11. Il ressort des pièces du dossier que M. A B, qui a été placé en congé de maladie ordinaire à compter du 28 septembre 2020, a été examiné le 17 février 2021 par le Dr C, médecin principal militaire. Celle-ci a considéré que l’intéressé était apte à la reprise du service en emploi sédentaire strict, en précisant son inaptitude au port de charges lourdes et au sport. La teneur de cet avis d’aptitude à la reprise du service n’est pas utilement contestée par les arrêts de travail en date des 15 janvier, 19 février, 22 février et 19 avril 2021 établis par des médecins civils, que le requérant produit à l’instance.
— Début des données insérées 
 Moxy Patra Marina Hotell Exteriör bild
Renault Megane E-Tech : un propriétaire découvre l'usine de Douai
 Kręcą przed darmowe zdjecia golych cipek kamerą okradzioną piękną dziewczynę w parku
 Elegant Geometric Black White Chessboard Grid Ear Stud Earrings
Dans ces conditions, dès lors que M. A B doit ainsi être regardé comme apte à la reprise du service à compter du 18 février 2021, c’est à bon droit que le ministre des armées a pu, après avoir prorogé le contrat du 3 février 2021 au 17 février 2021 en raison du congé de maladie de M. A B conformément aux dispositions du dernier alinéa de l’article L. 4138-2 du code de la défense, prononcer la radiation des cadres de l’intéressé au 18 février 2021. Ainsi, le requérant n’est pas fondé à soutenir qu’il aurait dû être placé en congé de maladie, puis en congé de longue maladie, ni qu’il aurait dû être réorienté vers d’autres fonctions, étant précisé que le requérant ne peut pas utilement se prévaloir des dispositions précitées du deuxième alinéa de l’article 14 de l’arrêté du 12 février 2021. Il résulte de ce qui précède que les moyens tirés de l’erreur de fait, de l’erreur de droit, de qualification juridique des faits et d’erreur d’appréciation doivent être écartés.
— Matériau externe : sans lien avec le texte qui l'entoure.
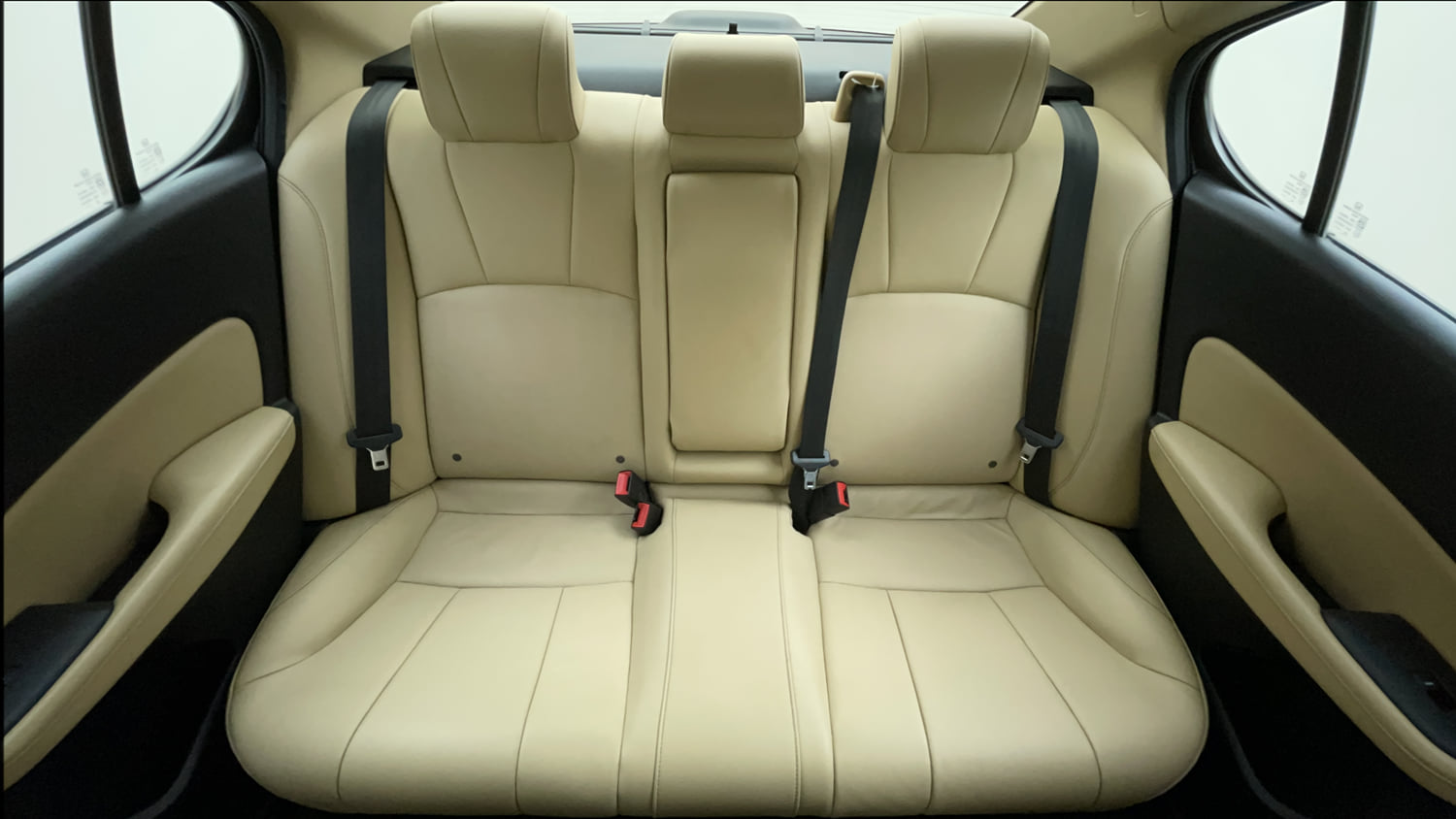 Used 2020 Honda City ZX CVT Petrol Petrol Automatic interior REAR SEAT CONDITION VIEW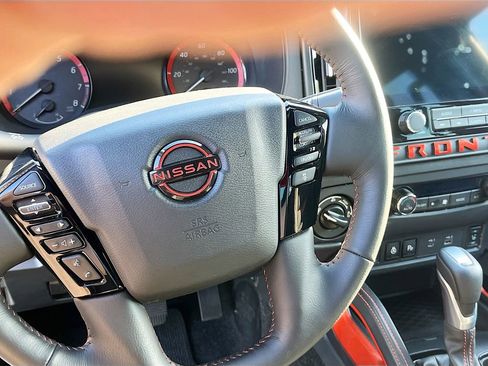 Used 2025 Nissan Frontier PRO-4X w/ Pro Convenience Package AWD/4WD image 11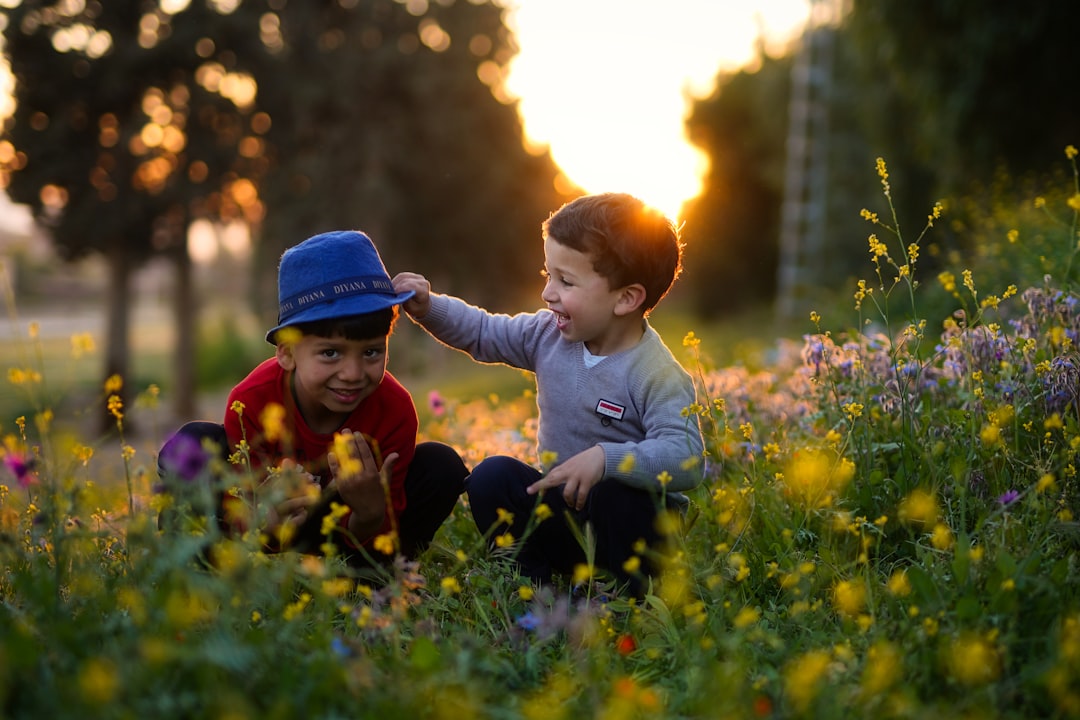 habilidades socioemocionales - Niños desarrollando habilidades sociales a través del juego libre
12. Il résulte de tout ce qui précède, sans qu’il soit besoin d’examiner les fins de non-recevoir opposées en défense, que les conclusions à fin d’annulation présentées par M. A B ainsi que, par voie de conséquence, ses conclusions à fin d’injonction sous astreinte doivent être rejetées.
Sur les frais liés au litige :
13. Les dispositions de l’article L. 761-1 du code de justice administrative font obstacle à ce qu’une somme soit mise à ce titre à la charge de l’Etat, qui n’est pas la partie perdante dans la présente instance.
D E C I D E :
Article 1er : La requête de M. A B est rejetée.
Article 2 : Le présent jugement sera notifié à M. D A B et au ministre des armées.
Délibéré après l’audience du 5 décembre 2023, à laquelle siégeaient :
Mme Chamot, présidente,
Mme Achour, première conseillère,
M. Aymard, premier conseiller.
Rendu public par mise à disposition au greffe le 19 décembre 2023.
Le rapporteur,
F. AYMARD
La présidente,
C. CHAMOT
Le greffier,
B. GALLIOT
La République mande et ordonne au ministre des armées en ce qui le concerne, ou à tous commissaires de justice à ce requis en ce qui concerne les voies de droit commun contre les parties privées, de pourvoir à l’exécution de la présente décision.